Given text:
Oculogyric crisis is a clinical sign where a patient's eyeballs spasm and move into an extreme fixed position, often looking upwards or to the sides. The patient loses control over the eyes and may develop accompanying symptoms like drooling, a stiff neck, and psychological disturbance, depending on the underlying cause. Medications such as muscle relaxers can be administered to relax the muscles that control eye movement and allow the eyes to come to a more natural resting position.
This condition is an example of a dystonia, where abnormal muscle contractions cause painful spasms and unwanted movements. Patients with certain neurological disorders like Parkinson's disease can develop oculogyric crisis and it can also be seen as an adverse reaction to drugs, including both prescription medications and recreational substances. People subjected to extreme stress may also develop dystonias in some cases and stress is a known trigger for people with a history of oculogyric crisis.

Parts of the exercise:
• A. List every accompanying symptom that the oculogyric crisis text names.
• B. Edit the oculogyric crisis text, starting with "This condition is" and going on through "of oculogyric crisis.", replacing "Parkinson's disease" with "Huntington's disease".
• C. Pick up the oculogyric crisis text after its last sentence and carry it on.
The items that come next have no connection to the oculogyric crisis text.

Exercise data:

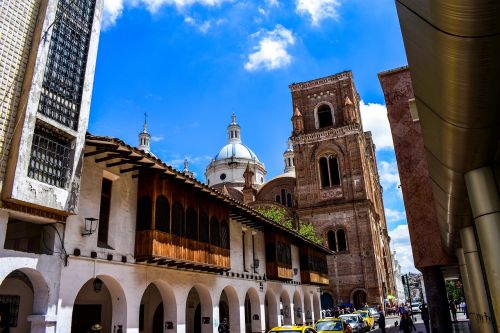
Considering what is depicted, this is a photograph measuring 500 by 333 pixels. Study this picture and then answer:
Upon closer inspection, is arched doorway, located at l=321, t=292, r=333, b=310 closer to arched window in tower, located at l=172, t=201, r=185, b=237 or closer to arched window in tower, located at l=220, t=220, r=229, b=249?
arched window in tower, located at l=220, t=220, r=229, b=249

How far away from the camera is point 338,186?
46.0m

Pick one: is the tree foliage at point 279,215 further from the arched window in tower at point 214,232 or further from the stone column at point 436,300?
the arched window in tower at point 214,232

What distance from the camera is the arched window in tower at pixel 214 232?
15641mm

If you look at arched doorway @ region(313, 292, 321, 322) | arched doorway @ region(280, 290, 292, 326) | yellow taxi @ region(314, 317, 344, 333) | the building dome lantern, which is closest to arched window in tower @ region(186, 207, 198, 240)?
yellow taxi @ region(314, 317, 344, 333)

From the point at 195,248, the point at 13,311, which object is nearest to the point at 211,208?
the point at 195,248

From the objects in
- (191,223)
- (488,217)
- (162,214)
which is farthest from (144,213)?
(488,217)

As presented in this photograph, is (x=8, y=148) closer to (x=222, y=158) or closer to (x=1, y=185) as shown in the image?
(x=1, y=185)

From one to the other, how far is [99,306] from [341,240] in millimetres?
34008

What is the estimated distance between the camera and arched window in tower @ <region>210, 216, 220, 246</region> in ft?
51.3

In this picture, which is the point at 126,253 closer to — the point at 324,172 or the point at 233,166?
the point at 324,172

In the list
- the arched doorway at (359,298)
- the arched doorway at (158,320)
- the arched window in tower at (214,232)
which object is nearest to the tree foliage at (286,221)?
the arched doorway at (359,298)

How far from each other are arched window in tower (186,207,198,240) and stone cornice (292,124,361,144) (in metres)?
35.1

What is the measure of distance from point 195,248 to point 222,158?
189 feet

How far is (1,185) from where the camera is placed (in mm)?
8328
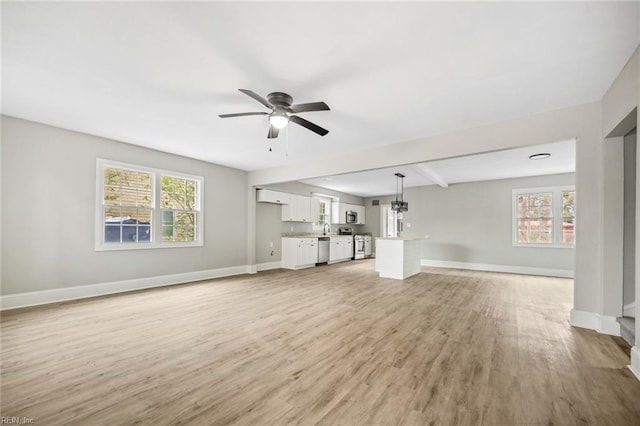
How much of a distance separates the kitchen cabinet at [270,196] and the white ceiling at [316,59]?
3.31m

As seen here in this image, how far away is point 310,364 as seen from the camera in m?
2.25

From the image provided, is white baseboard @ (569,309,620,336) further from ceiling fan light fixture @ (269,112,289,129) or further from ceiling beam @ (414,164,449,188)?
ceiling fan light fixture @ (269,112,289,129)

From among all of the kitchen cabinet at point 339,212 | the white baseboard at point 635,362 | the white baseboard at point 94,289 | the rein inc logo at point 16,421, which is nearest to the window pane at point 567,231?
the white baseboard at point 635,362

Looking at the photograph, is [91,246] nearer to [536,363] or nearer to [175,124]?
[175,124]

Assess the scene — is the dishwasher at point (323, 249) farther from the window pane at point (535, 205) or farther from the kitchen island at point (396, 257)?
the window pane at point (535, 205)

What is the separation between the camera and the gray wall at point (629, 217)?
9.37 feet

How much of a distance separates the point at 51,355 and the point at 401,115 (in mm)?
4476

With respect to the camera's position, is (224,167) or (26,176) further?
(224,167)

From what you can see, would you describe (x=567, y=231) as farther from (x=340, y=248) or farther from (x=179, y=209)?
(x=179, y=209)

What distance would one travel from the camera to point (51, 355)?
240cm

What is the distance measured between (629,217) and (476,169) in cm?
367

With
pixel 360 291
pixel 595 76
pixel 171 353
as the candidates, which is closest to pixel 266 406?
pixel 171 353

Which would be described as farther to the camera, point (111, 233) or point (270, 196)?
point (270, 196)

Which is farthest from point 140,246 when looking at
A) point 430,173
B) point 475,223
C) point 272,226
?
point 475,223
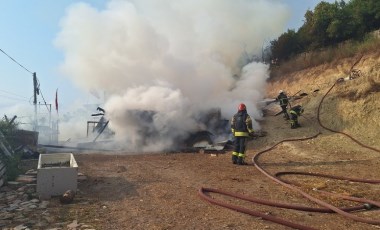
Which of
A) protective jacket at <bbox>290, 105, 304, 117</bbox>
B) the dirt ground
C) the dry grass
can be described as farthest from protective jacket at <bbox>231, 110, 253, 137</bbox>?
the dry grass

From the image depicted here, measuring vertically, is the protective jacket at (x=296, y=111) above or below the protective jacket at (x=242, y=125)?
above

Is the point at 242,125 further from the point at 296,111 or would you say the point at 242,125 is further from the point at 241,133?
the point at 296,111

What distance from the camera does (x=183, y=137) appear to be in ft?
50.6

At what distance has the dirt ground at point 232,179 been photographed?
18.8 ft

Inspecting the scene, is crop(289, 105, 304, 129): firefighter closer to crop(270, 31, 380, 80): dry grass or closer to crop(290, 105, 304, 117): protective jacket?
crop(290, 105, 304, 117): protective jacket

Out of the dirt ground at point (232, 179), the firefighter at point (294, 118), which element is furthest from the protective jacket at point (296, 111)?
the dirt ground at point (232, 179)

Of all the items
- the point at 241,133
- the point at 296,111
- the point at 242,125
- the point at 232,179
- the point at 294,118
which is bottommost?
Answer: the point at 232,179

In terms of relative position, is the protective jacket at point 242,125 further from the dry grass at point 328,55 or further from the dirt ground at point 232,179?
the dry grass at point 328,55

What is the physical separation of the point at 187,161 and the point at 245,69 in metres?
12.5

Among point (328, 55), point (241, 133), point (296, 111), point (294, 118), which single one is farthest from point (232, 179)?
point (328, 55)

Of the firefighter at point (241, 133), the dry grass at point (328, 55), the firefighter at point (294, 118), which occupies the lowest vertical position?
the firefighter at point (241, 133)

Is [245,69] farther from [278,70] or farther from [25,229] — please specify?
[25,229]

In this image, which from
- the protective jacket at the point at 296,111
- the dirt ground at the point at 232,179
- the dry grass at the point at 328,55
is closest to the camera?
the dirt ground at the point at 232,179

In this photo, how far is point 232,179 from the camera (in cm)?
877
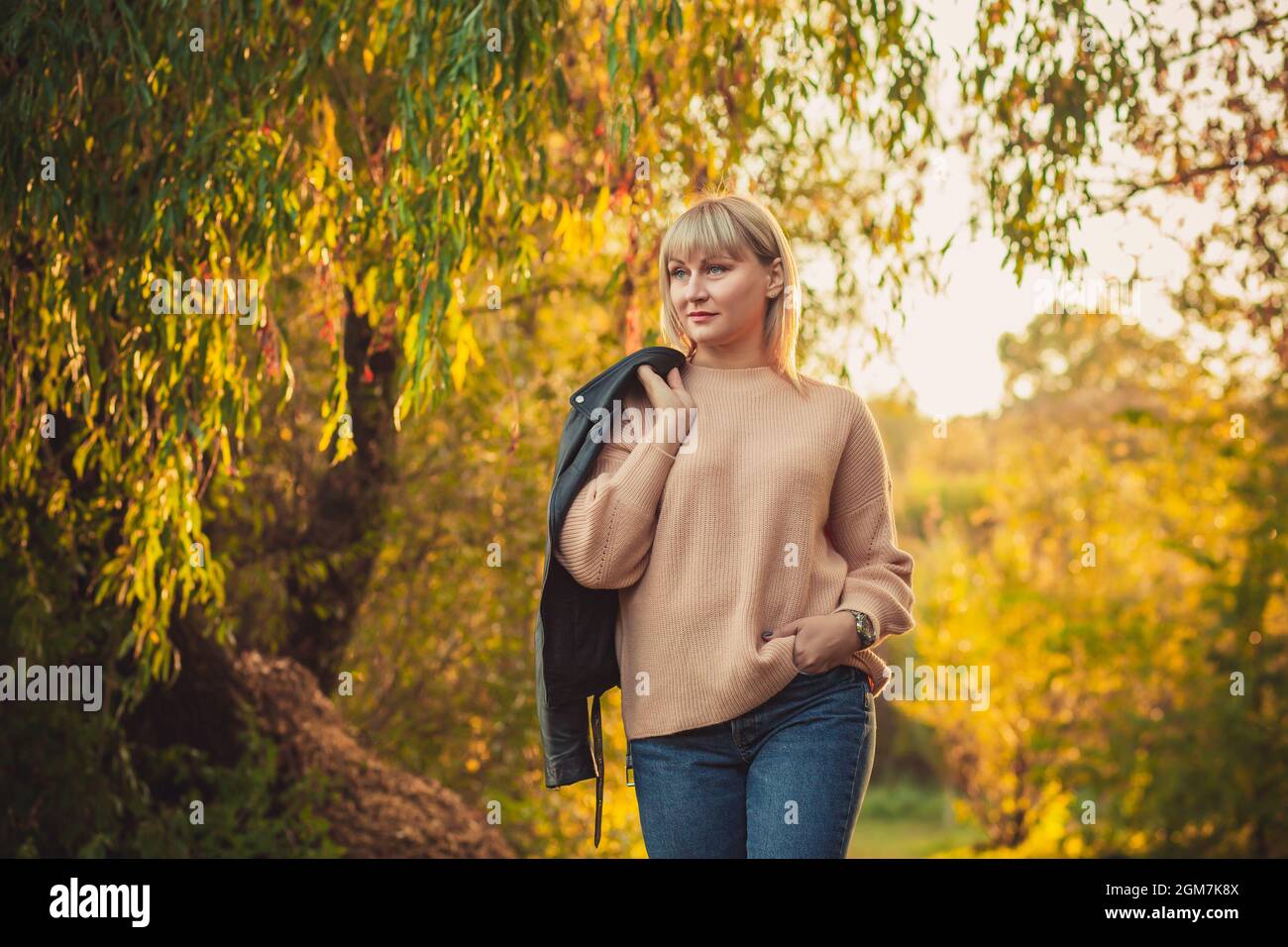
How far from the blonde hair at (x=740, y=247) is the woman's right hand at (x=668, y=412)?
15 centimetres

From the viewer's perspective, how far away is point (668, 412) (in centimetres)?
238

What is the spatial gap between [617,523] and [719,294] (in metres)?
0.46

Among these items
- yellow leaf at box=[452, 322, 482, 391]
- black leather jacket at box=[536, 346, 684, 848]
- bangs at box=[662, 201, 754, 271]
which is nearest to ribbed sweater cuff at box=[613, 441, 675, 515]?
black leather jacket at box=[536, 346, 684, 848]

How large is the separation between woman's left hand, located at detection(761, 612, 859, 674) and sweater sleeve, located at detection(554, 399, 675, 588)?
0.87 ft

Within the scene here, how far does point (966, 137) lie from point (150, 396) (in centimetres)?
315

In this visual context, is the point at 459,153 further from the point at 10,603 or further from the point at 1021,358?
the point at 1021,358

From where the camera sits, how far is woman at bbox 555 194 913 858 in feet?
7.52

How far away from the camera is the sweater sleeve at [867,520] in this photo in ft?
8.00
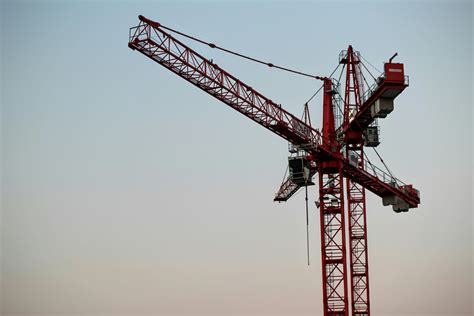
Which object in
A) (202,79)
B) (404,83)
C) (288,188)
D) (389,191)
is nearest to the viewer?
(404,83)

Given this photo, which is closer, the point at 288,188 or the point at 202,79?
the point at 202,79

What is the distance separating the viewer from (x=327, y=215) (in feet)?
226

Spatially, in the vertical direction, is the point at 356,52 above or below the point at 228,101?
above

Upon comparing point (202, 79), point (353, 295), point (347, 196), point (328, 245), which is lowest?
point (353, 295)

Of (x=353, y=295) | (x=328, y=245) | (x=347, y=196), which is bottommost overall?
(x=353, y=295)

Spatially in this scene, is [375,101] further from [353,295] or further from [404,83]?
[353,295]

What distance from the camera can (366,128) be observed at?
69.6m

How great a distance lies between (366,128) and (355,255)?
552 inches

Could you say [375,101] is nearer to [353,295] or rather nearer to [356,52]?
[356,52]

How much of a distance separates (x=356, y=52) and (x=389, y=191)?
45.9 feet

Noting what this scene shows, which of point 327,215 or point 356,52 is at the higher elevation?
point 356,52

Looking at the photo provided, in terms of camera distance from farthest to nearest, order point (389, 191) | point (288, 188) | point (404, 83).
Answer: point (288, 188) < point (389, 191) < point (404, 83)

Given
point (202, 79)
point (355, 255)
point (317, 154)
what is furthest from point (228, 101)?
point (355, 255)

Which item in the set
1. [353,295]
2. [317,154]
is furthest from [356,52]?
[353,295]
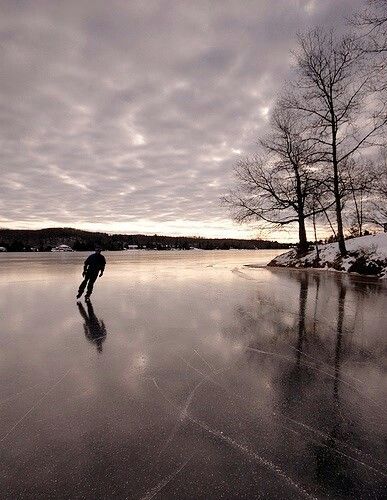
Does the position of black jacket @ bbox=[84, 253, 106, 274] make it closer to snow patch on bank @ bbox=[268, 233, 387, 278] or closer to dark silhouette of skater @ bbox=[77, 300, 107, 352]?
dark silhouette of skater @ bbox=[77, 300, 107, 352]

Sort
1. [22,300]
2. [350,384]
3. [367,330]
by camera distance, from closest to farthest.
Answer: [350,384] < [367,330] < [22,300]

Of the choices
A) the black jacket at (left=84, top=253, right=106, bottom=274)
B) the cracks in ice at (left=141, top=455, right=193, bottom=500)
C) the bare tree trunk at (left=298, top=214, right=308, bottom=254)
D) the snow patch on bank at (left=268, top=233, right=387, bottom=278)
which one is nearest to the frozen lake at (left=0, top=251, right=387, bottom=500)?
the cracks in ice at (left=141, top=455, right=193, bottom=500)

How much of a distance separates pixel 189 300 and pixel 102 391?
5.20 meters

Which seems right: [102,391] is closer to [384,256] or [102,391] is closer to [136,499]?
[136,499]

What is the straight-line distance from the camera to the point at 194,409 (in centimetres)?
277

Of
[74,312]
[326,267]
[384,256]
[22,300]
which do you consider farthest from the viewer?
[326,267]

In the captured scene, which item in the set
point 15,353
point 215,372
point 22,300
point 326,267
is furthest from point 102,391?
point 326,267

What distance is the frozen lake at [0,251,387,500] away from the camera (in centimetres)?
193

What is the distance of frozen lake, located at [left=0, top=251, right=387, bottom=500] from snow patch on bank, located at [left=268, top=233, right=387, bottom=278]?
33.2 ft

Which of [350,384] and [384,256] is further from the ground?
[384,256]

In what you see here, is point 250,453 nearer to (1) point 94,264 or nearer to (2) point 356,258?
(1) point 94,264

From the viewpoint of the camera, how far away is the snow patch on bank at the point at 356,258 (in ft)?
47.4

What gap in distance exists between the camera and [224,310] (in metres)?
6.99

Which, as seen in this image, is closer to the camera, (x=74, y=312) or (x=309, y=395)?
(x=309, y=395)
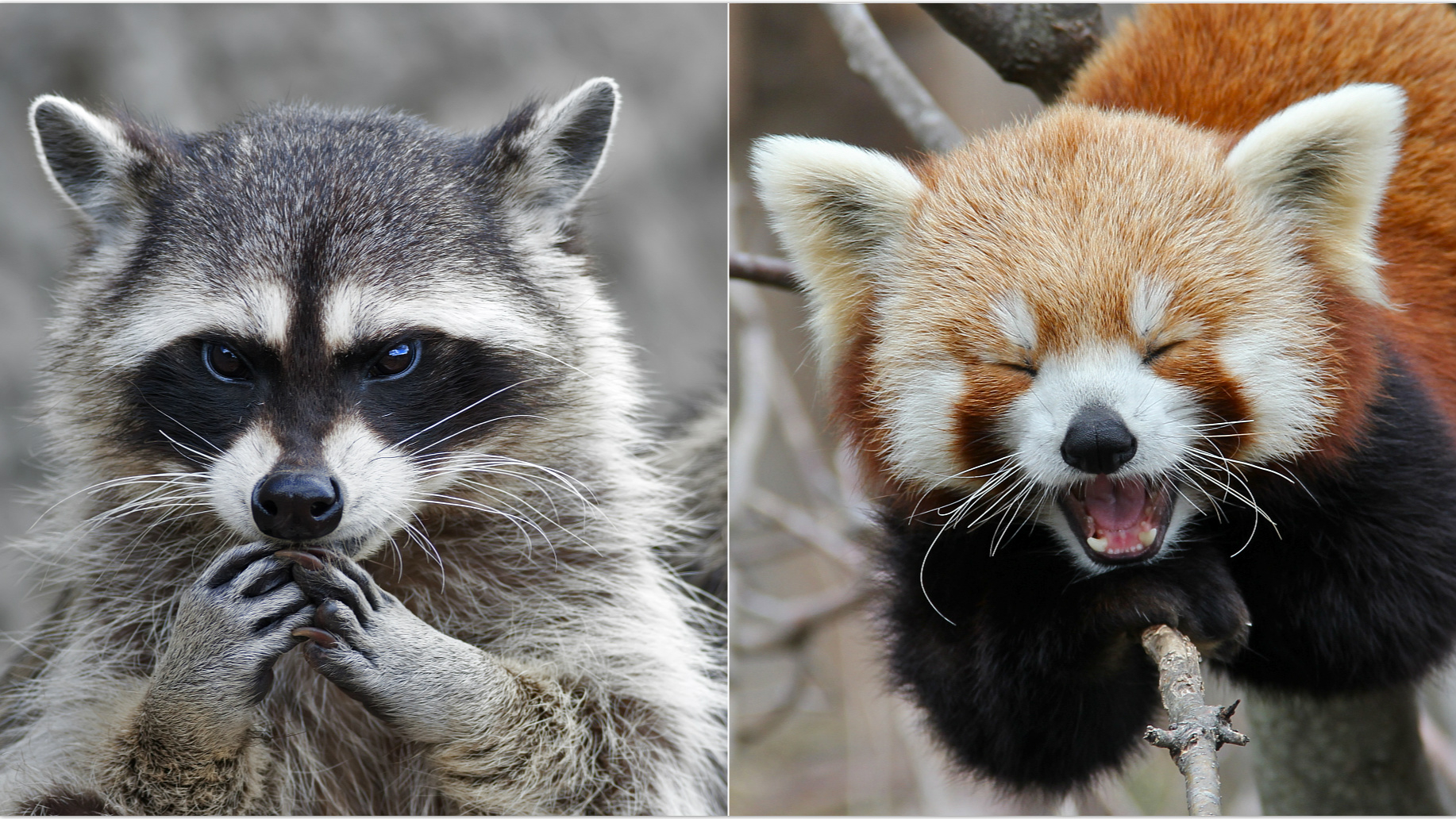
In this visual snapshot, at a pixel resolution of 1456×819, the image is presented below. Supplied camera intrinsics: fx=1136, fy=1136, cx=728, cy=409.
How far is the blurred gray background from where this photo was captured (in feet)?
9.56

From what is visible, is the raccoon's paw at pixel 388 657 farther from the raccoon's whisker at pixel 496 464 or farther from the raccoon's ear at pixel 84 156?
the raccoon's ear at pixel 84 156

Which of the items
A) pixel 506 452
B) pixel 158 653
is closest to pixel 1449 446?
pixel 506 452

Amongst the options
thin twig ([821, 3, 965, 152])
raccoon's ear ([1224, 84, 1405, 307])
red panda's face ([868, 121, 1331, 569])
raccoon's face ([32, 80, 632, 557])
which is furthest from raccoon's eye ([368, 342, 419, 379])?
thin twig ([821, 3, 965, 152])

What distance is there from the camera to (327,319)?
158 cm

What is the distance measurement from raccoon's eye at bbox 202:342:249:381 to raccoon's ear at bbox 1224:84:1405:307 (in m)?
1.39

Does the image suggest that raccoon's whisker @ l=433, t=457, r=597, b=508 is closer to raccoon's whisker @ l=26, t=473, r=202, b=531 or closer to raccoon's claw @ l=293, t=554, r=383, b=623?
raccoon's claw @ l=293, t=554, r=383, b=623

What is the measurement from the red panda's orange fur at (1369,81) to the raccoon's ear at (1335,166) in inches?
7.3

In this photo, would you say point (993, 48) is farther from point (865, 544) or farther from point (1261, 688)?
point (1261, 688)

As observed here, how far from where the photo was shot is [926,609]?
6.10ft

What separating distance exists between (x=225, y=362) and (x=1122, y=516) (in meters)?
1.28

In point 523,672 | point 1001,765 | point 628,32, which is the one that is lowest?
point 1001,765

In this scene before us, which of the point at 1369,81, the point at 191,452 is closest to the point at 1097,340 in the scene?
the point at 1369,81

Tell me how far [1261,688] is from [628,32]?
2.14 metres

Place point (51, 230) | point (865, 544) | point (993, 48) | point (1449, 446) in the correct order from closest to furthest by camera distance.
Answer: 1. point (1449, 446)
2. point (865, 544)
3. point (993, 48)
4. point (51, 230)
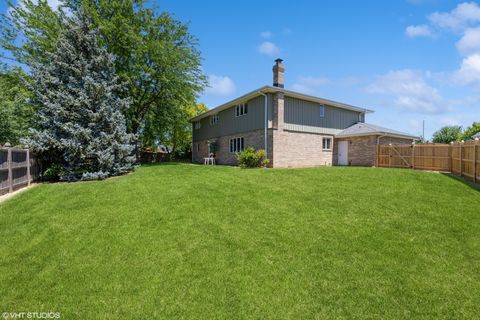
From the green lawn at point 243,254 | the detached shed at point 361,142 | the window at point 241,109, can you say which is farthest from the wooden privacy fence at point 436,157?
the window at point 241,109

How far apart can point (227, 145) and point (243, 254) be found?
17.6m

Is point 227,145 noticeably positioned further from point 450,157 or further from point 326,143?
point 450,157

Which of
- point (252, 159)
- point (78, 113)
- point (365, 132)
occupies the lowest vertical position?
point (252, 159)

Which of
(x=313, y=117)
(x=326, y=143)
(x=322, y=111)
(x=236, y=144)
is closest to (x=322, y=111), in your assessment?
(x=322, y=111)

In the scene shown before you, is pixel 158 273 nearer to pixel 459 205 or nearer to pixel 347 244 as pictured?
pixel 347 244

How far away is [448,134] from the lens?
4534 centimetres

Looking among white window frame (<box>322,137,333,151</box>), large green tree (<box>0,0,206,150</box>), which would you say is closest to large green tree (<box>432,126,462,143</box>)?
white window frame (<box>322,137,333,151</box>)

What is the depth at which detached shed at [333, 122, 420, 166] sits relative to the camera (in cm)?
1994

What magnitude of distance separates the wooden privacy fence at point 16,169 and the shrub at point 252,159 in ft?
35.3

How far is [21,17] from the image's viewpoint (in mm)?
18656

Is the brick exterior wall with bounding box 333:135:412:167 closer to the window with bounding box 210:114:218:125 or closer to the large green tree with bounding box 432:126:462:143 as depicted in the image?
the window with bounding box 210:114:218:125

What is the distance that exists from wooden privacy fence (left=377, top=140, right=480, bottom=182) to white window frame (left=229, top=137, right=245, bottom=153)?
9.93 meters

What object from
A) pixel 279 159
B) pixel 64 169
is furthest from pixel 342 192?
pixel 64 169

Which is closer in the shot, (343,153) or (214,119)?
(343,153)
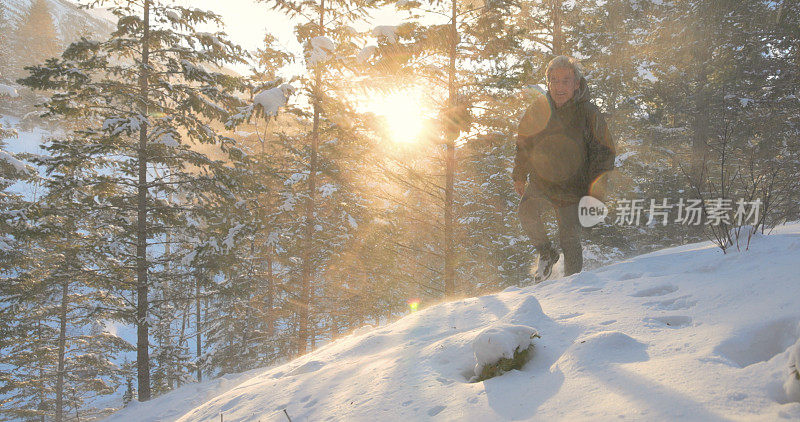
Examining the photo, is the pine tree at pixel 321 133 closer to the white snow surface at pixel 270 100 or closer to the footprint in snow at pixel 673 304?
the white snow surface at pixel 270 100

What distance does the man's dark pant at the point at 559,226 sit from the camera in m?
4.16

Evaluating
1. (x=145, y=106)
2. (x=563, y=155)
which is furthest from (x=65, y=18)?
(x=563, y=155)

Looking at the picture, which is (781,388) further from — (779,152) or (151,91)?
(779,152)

Answer section:
• A.
- drooling
- a stiff neck
- psychological disturbance

• B.
This condition is an example of a dystonia, where abnormal muscle contractions cause painful spasms and unwanted movements. Patients with certain neurological disorders like Huntington's disease can develop oculogyric crisis and it can also be seen as an adverse reaction to drugs, including both prescription medications and recreational substances. People subjected to extreme stress may also develop dystonias in some cases and stress is a known trigger for people with a history of oculogyric crisis.

• C.
The movements of the eyes can vary from patient to patient; they may roll apart, turn inwards, or more in other ways as the muscles around the eyeball spasm and undergo tension. An oculogyric crisis can be painful and uncomfortable for the patient. Once it resolves, the patient may exhibit signs of extreme fatigue and usually experiences relief from psychological symptoms like agitation and distress. Emotional distress or another exposure to drugs can cause the spasms to recur, triggering a new episode.
People around a patient may be disturbed or frightened by the fixed position of the eyes and the patient's obvious physical distress. Staying calm around the patient, using a neutral, soothing voice, and making it clear that help is on the way will help reduce the patient's stress and agitation, even if the patient cannot directly respond during the episode. Stress can prolong an episode of oculogyric crisis and may contribute to psychological symptoms like shouting or acting out.
When a patient's eyes appear to be moving abnormally or are fixed in a strained position, a doctor should be consulted if medical care is not already being provided. Dystonias can be a sign of a serious medical problem and prompt treatment may be needed. A doctor can examine the patient, take a history, and prescribe an appropriate treatment to resolve the crisis and make the patient more comfortable. Once the initial problem is addressed, long term treatment can be explored, such as switching a patient's medications to avoid dystonia triggers.